— START Dataset records —

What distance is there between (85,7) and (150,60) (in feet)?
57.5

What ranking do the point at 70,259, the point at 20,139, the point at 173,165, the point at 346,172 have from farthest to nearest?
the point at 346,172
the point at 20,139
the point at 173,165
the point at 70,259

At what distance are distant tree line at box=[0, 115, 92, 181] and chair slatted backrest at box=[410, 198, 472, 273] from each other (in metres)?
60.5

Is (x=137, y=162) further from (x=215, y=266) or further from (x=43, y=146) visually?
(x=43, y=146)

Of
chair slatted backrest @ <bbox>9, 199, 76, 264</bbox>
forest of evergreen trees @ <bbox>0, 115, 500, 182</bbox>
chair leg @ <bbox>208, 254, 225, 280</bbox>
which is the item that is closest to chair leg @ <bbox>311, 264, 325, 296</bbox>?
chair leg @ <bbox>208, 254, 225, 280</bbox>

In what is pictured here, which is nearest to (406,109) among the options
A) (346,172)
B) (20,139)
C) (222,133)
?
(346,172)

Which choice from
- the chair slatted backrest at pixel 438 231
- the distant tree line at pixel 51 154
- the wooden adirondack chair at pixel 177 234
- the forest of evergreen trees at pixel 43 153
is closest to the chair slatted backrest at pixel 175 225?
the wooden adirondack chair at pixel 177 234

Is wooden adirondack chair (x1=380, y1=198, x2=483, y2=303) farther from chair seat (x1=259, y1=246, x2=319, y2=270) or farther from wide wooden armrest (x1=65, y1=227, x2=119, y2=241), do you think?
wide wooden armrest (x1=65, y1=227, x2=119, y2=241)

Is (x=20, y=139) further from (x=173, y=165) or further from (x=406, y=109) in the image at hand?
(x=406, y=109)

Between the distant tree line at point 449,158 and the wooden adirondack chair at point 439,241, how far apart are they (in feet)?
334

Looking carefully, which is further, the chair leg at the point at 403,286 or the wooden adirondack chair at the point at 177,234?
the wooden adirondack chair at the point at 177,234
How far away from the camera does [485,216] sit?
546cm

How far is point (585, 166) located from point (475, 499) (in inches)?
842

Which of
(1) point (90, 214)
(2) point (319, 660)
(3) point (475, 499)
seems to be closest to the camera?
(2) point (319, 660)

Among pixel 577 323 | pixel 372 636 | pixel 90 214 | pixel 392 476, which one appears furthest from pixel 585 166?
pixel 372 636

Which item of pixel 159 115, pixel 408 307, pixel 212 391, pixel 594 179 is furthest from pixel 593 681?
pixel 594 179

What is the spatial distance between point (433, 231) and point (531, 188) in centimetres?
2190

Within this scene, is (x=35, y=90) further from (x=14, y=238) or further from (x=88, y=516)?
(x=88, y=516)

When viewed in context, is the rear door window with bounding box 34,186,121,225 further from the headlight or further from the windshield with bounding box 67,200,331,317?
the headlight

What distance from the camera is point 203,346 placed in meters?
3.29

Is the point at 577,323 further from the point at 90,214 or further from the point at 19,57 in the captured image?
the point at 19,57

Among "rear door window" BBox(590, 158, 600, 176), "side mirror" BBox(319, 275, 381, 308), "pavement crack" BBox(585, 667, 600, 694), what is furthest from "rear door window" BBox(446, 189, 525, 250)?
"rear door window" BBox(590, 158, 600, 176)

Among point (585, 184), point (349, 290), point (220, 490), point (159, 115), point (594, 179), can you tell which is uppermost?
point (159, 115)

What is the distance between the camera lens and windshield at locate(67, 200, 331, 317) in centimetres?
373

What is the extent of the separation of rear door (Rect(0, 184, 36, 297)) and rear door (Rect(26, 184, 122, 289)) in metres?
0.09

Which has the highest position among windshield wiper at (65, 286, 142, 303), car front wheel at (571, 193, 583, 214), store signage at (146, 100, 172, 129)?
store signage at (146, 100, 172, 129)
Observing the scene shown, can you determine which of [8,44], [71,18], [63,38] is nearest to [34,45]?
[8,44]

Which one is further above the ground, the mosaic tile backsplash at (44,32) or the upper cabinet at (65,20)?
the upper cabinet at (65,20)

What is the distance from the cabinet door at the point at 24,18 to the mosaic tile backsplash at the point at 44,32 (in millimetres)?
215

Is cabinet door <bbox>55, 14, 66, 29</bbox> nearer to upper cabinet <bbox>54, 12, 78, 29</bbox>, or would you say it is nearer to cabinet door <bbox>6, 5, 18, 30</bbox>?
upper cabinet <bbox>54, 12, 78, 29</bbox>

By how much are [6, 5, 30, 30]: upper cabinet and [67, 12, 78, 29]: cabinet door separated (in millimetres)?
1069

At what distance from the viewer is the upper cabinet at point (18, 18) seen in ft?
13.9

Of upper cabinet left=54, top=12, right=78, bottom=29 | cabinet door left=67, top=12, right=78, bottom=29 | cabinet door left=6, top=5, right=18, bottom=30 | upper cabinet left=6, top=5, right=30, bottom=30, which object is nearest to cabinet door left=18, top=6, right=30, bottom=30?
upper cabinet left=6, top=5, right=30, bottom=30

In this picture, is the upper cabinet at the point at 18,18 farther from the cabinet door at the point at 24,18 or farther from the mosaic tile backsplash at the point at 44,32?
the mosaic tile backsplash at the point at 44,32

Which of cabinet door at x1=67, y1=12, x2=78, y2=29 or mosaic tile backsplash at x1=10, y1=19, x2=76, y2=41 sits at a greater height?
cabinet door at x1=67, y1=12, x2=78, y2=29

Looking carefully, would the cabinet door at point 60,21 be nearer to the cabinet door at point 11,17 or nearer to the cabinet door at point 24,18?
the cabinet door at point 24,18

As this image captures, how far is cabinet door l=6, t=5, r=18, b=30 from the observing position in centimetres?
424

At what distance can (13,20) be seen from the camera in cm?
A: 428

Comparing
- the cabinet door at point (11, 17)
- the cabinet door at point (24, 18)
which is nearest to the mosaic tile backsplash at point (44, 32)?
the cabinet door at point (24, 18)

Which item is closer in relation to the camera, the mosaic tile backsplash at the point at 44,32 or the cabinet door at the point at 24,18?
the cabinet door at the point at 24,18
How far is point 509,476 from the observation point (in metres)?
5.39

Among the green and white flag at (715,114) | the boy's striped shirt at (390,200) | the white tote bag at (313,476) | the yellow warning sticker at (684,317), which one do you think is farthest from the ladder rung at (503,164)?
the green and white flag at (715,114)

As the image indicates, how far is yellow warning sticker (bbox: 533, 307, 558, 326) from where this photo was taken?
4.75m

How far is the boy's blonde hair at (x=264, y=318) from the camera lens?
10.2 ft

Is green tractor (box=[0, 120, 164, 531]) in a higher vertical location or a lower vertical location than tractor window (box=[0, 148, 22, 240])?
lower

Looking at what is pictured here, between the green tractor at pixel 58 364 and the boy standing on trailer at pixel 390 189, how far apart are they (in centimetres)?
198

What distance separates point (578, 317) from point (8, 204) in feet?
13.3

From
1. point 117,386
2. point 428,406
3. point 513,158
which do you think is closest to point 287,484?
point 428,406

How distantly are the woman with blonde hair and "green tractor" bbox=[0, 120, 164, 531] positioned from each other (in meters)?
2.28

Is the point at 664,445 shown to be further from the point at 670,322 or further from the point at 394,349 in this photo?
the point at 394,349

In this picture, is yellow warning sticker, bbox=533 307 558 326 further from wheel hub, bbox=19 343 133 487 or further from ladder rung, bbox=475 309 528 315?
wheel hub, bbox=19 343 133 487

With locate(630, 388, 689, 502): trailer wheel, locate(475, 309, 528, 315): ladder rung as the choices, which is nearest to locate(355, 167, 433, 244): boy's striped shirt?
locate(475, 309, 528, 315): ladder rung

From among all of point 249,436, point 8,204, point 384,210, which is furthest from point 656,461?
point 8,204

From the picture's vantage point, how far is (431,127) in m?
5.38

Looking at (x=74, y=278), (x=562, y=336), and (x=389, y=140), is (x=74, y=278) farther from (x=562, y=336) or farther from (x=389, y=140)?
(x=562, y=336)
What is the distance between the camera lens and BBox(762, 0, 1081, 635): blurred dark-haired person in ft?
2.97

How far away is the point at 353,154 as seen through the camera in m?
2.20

— END Dataset records —

Given exercise | Emit verbatim the lines running from the one with "In this picture, is yellow" through the last line of the data, both endpoints inclusive.

Solution to the problem |
In this picture, is yellow warning sticker, bbox=533 307 558 326 further from wheel hub, bbox=19 343 133 487 or further from ladder rung, bbox=475 309 528 315?
wheel hub, bbox=19 343 133 487

With locate(630, 388, 689, 502): trailer wheel, locate(475, 309, 528, 315): ladder rung as the choices, which is nearest to locate(355, 167, 433, 244): boy's striped shirt?
locate(475, 309, 528, 315): ladder rung

From among all of point 249,436, point 8,204, point 384,210, which is furthest from point 656,461?
point 8,204

From the picture's vantage point, how far is (431,127) in m?
5.38

Looking at (x=74, y=278), (x=562, y=336), and (x=389, y=140), is (x=74, y=278) farther from (x=562, y=336) or farther from (x=389, y=140)?
(x=562, y=336)
What is the distance between the camera lens and BBox(762, 0, 1081, 635): blurred dark-haired person in ft?
2.97

How far away is the point at 353,154 as seen through the camera in m?
2.20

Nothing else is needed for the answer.